Droit du travail en Allemagne : Licenciement d'un salarié dans une petite entreprise
17 mai 2024
En Allemagne, les salariés sont en principe protégés par la loi relative à la protection contre le licenciement (Kündigungsschutzgesetz ou KSchG), laquelle prévoit qu'un salarié ne peut être licencié sans cause réelle et sérieuse.
Cependant, cette loi ne s'applique pas dans toutes les situations.
En effet, un salarié allemand doit avoir été employé par l'entreprise pendant au moins six mois avant de pouvoir bénéficier de cette protection contre le licenciement.
Par ailleurs, la loi allemande relative à la protection contre le licenciement ne s'applique pas aux entreprises qui emploient 10 salariés ou moins en Allemagne (les Kleinbetriebe, ou « petites entreprises »). Selon le texte de la loi, celle-ci ne s'applique pas aux entreprises « qui emploient habituellement dix salariés ou moins, à l'exclusion des salariés affectés à leur formation professionnelle ». Dans ces entreprises, l'employeur peut donc licencier un salarié sans motif.
En tout état de cause, même dans les cas où la loi allemande sur la protection contre le licenciement susmentionnée n'est pas applicable, le licenciement d'un salarié en Allemagne ne doit pas enfreindre le principe de l'interdiction de représailles (« Maßregelungsverbot »). L'article 612a du code civil allemand prévoit à cet égard ce qui suit : « L'employeur ne peut pas désavantager un travailleur dans le cadre d'un accord ou d'une mesure parce que le travailleur exerce ses droits de manière licite ». Selon la jurisprudence de la Cour fédérale du travail, la rupture d'une relation de travail peut constituer une telle mesure au sens de l'article 612a du Code civil allemand.
Une violation de l'interdiction de représailles est caractérisée dès lors que l’exercice licite des droits du salarié constitue le motif principal, c'est-à-dire le motif essentiel, de la mesure qui lui est préjudiciable. Dans ce contexte, l'employeur allemand est toutefois protégé dans la mesure où un employé qui conteste un licenciement pour violation de l'interdiction de représailles supporte la charge de la preuve de l'existence des conditions énoncées à l'article 612a du Code civil allemand et donc, du lien de causalité entre la mesure préjudiciable de l'employeur et l'exercice licite du droit par le salarié.
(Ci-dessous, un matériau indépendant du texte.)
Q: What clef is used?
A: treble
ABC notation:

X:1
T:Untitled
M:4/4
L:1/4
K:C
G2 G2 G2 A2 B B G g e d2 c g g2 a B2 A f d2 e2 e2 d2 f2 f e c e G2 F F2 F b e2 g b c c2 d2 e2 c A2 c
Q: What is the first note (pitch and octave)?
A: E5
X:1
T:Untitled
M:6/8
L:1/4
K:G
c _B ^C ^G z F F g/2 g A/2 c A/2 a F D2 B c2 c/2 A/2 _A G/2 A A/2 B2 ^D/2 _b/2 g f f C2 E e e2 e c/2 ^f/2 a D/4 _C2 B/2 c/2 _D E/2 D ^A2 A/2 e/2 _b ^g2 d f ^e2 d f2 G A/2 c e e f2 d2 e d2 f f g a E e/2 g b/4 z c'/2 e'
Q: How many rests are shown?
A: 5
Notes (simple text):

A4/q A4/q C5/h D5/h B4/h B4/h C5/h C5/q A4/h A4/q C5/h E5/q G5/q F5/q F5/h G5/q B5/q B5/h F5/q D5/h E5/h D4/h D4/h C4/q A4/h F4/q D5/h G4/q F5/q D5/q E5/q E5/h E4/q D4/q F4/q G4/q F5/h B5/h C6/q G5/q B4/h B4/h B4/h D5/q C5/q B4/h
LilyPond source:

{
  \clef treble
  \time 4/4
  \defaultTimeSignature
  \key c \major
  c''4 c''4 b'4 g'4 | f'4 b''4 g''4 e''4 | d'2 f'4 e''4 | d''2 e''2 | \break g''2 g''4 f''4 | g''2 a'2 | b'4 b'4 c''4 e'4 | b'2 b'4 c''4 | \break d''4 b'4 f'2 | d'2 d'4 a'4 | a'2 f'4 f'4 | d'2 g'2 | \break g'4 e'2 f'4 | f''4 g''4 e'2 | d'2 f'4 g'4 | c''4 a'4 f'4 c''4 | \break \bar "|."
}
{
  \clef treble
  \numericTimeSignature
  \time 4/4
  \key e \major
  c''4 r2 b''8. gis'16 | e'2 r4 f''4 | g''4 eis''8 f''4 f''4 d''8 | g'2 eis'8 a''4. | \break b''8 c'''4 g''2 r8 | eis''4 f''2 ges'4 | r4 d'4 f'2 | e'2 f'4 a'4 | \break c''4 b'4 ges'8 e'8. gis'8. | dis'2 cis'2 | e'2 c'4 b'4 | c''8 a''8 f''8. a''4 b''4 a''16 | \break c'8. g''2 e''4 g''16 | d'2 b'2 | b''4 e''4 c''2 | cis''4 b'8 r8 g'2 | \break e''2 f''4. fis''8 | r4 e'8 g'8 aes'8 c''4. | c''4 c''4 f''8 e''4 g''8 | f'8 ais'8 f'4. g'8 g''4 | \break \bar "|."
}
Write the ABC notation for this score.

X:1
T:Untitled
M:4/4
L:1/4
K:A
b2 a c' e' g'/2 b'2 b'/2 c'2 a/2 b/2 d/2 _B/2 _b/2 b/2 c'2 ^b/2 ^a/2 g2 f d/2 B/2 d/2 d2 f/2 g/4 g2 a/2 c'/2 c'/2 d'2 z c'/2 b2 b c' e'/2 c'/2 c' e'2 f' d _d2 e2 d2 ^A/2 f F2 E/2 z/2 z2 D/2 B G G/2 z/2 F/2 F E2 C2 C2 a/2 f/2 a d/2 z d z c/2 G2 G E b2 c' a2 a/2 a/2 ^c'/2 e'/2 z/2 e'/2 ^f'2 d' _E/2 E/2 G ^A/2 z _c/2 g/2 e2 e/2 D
Dans un jugement récent, un tribunal régional du travail allemand s'est prononcé sur l'interdiction de représailles dans le cadre d'un licenciement dans une petite entreprise (LAG Köln, 23.1.2024 - 4 Sa 389/23, BeckRS 2024, 3351). Le tribunal a retenu qu’une violation des dispositions de l'article 612a du Code civil allemand était incontestable lorsqu’un employeur d'une petite entreprise fonde un licenciement sur des désaccords et des problèmes dans les relations interpersonnelles au sein de l'entreprise. En l’espèce, des conflits ont éclaté au sein de l'équipe de la petite entreprise allemande concernée, notamment entre la salariée licenciée et une autre salariée. Par ailleurs, à partir de la mi-mai 2022, la salariée concernée par le licenciement a été en arrêt maladie. Elle a présenté à cet effet un certificat d'incapacité de travail puis un certificat de suivi. La date de fin de l'incapacité de travail renseignée dans le certificat était un vendredi. Le lundi suivant, l’employée s'est à nouveau déclarée en maladie et a transmis par WhatsApp une photo d'un certificat d'incapacité de travail. Par lettre du même jour, l'employeur a mis fin à la relation de travail existante. La salariée a estimé que le licenciement était dû à son arrêt maladie, qu'il était donc contraire à l'interdiction de représailles et qu'il n'était pas valable. L'employeur a quant à lui affirmé que la maladie de la salariée n'était pas à l'origine du licenciement. Au contraire, le licenciement aurait été prononcé eu égard aux conflits existants depuis longtemps au sein de l'équipe de l'employeur. Les autres salariés auraient alors fait quelques reproches à la collègue licenciée concernant son comportement sur son lieu de travail. Dans leur jugement, les juges ont confirmé qu'il y avait bien une violation de l'interdiction de représailles, « lorsque l'exercice autorisé du droit du salarié est le motif principal, c'est-à-dire le motif essentiel de la mesure préjudiciable. Il ne suffit pas que l'exercice du droit ne soit que le motif extérieur de la mesure. Si l'employeur agit sur la base d'un faisceau de motifs, c'est le motif essentiel qui doit être pris en compte ».